WORK INSTRUCTIONS
Rewrite the text of each of the records below with "Grill" changed to "Griddle" and nothing else altered. Leave the pictures out of your answer.
** RECORDS FOR THIS EXERCISE follows **
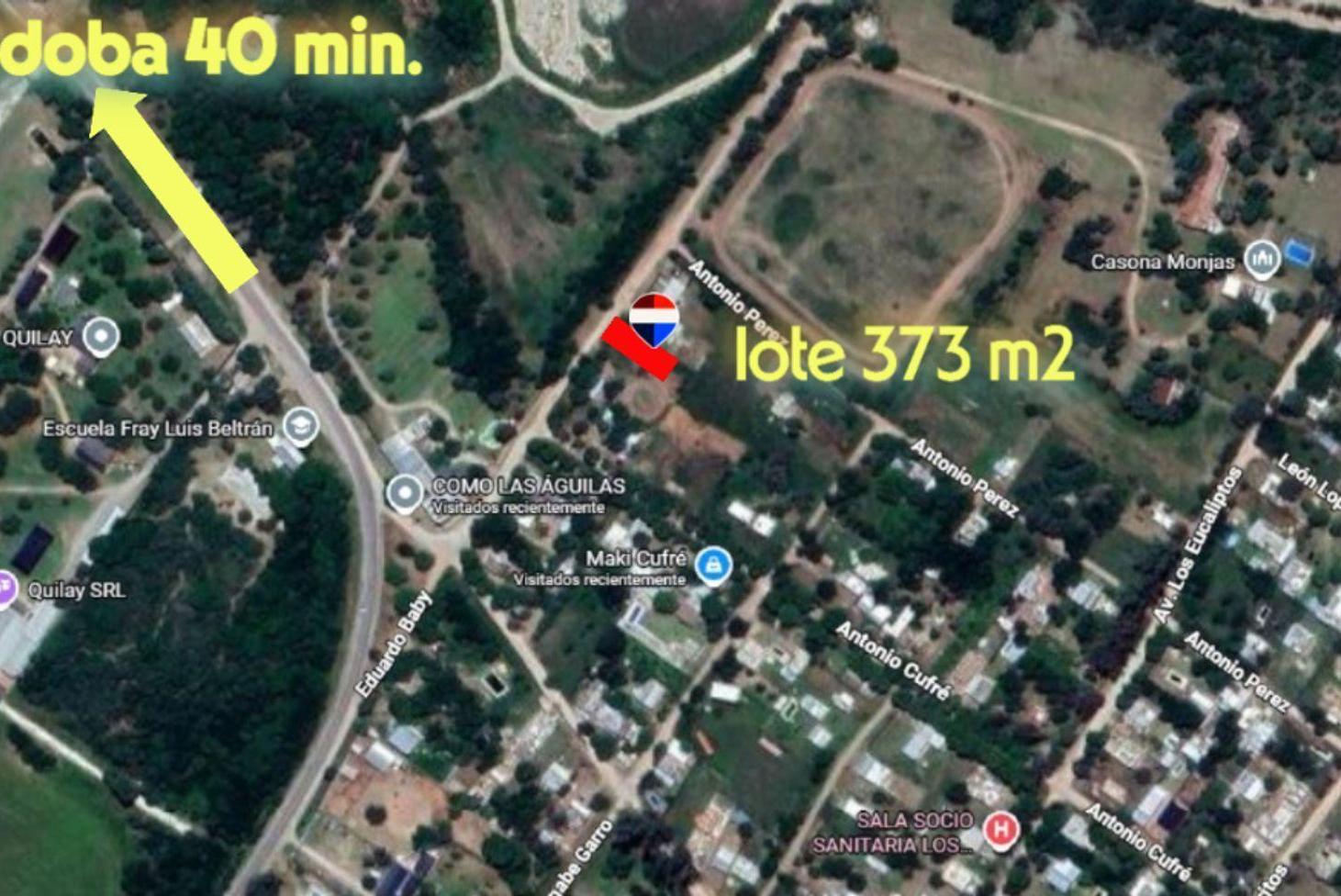 Foto de VENTA LOTE 373M2 CON ESCRITURA ANISACATE CÓRDOBA, imagen 1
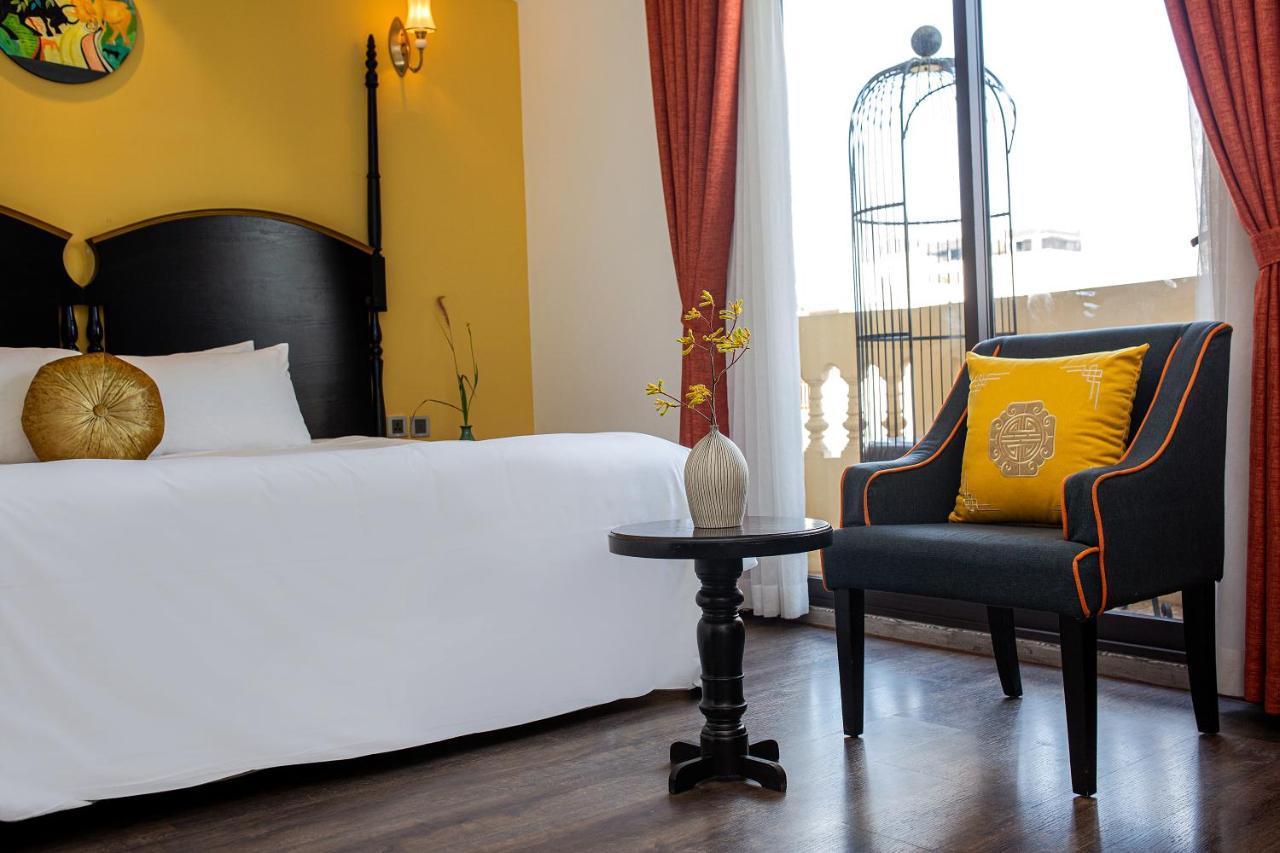 Hanoi Center Silk Boutique Hotel & Travel Bagian luar foto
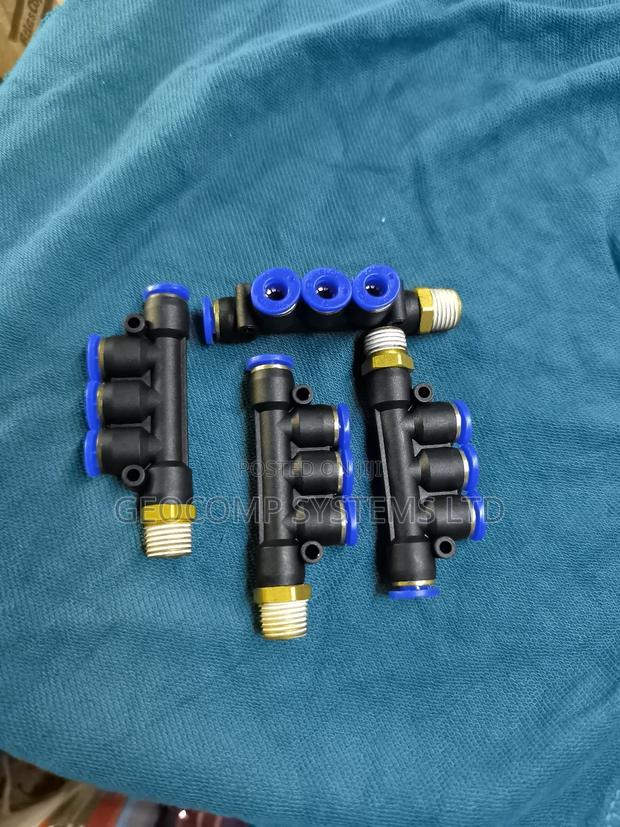 Pneumatic Connector 4way - thumbnail 3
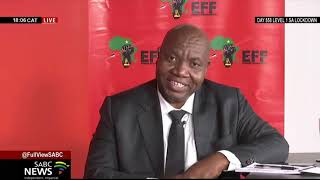 CIC @Julius_S_Malema unpacking the EFF 2021 Local Government Elections Manifesto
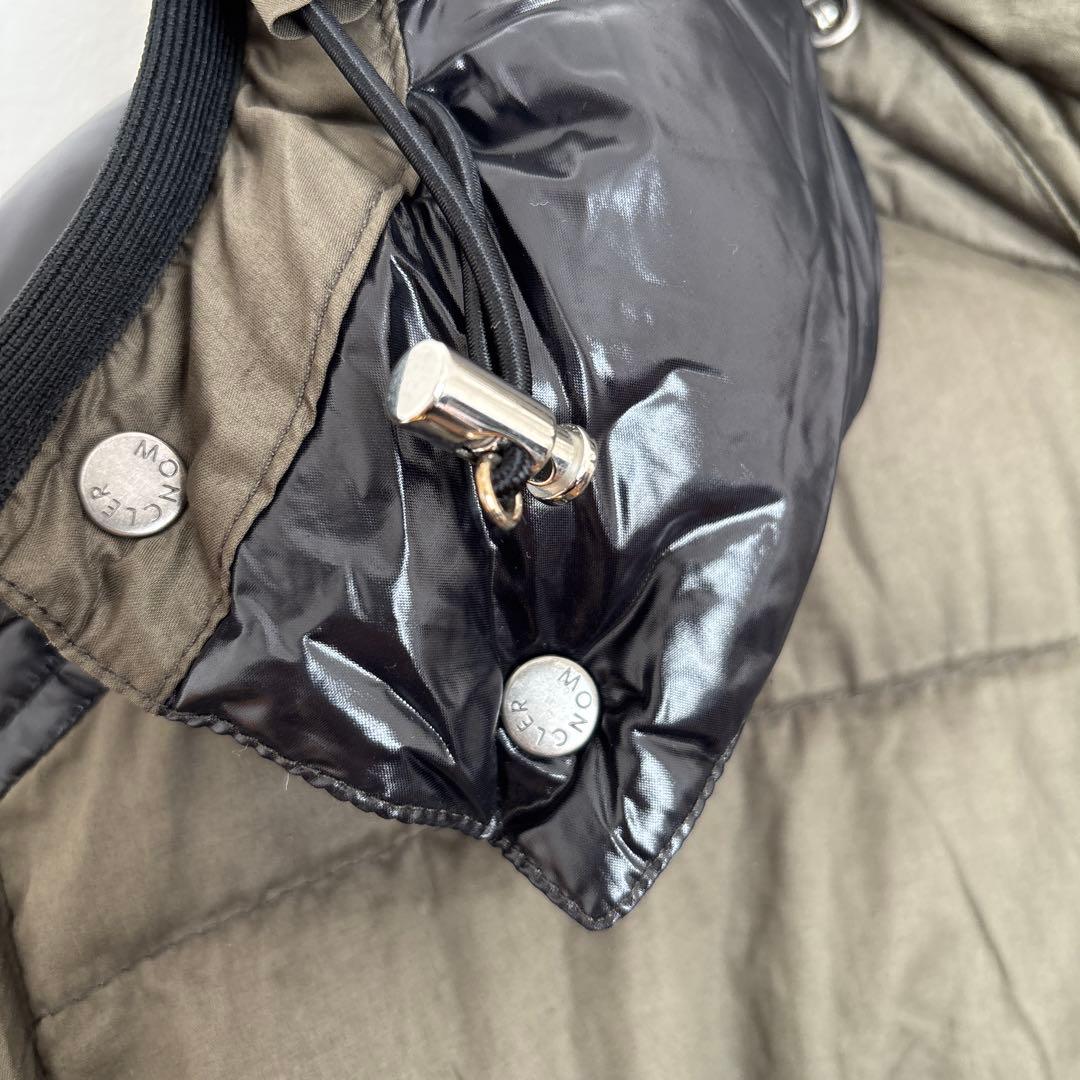 モンクレール MONCLER BERNIERダウンジャケット L フード付き
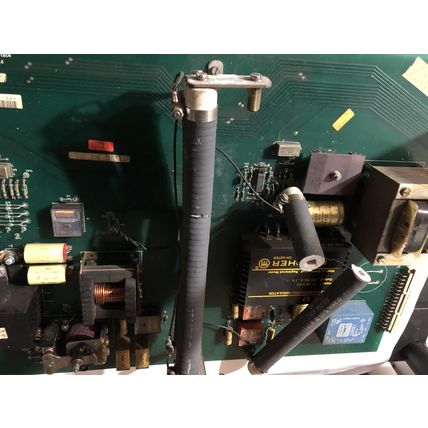 AGIE P01-04C 614 120.4 POWER OUTPUT INTERFACE AGIEPULS MM WIRE EDM CONTROL,TO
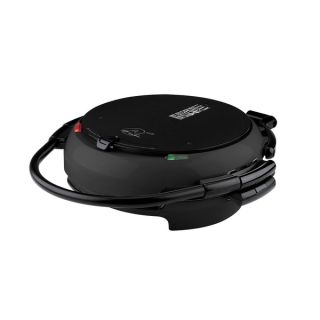George Foreman GRP106QPGB 360 Electric Nonstick Grill with Grill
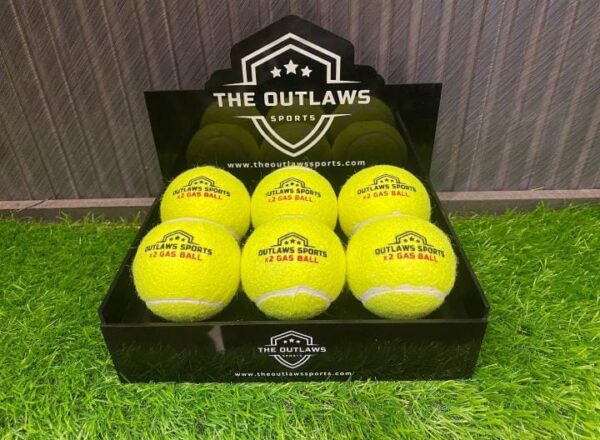 The Outlaws Double Gas Balls - Pack of 12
** End of RECORDS FOR THIS EXERCISE **
RESULT BELOW
 Foto de VENTA LOTE 373M2 CON ESCRITURA ANISACATE CÓRDOBA, imagen 1
 Hanoi Center Silk Boutique Hotel & Travel Bagian luar foto
 Pneumatic Connector 4way - thumbnail 3
 CIC @Julius_S_Malema unpacking the EFF 2021 Local Government Elections Manifesto
 モンクレール MONCLER BERNIERダウンジャケット L フード付き
 AGIE P01-04C 614 120.4 POWER OUTPUT INTERFACE AGIEPULS MM WIRE EDM CONTROL,TO
George Foreman GRP106QPGB 360 Electric Nonstick Griddle with Griddle
 The Outlaws Double Gas Balls - Pack of 12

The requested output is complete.